Given text
▽

REVIEW

Exhibition Review: The Age of Rembrandt, Metropolitan Museum of Art, New York City

Written by Terence Clarke
Published November 29, 2007

Every painter in the exhibit entitled The Age of Rembrandt, which is currently at the Metropolitan Museum of Art in New York City, is essential to the history of western art. Indeed the exhibit itself is a kind of compendious catalog of 17th century Holland's true greatness. The exhibit shows every Dutch painting that the museum possesses from the time of Rembrandt, so the art is out of this world.

An aspect of the exhibit I've never seen before, though, is the attention it pays to the wealthy contributors who in the last century and a half amassed all these paintings. If you like Vermeer, you'll find the reason his painting "Young Woman with a Water Pitcher" is in the Met's collection is that a man named Henry G. Marquand gave it to the museum. If you care for Vermeer's "Study of a Young Woman," you'll learn about the gift that Mr. And Mrs. Charles Wrightsman made of it to the museum in 1979. Rembrandt? Well, all sorts of people gave paintings by him to the Met. This is interesting because these people are interesting, and by studying them you get a short course in how great art gets preserved and protected, and how it becomes available to a public that would otherwise be unable to see it.

The reason you're here is really the art itself.

△

Directions for this task
According to the exhibition review, who gave Vermeer's "Young Woman with a Water Pitcher" to the Metropolitan Museum of Art?

Record excerpts
▽

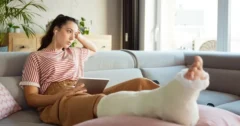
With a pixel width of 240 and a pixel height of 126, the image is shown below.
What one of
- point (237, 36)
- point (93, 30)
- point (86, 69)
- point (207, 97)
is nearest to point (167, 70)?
point (207, 97)

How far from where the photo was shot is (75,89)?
1.73 metres

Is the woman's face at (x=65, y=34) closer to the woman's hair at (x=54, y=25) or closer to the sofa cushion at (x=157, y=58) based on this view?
the woman's hair at (x=54, y=25)

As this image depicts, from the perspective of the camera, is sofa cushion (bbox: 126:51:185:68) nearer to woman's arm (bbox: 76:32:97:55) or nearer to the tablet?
woman's arm (bbox: 76:32:97:55)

△

The response
Henry G. Marquand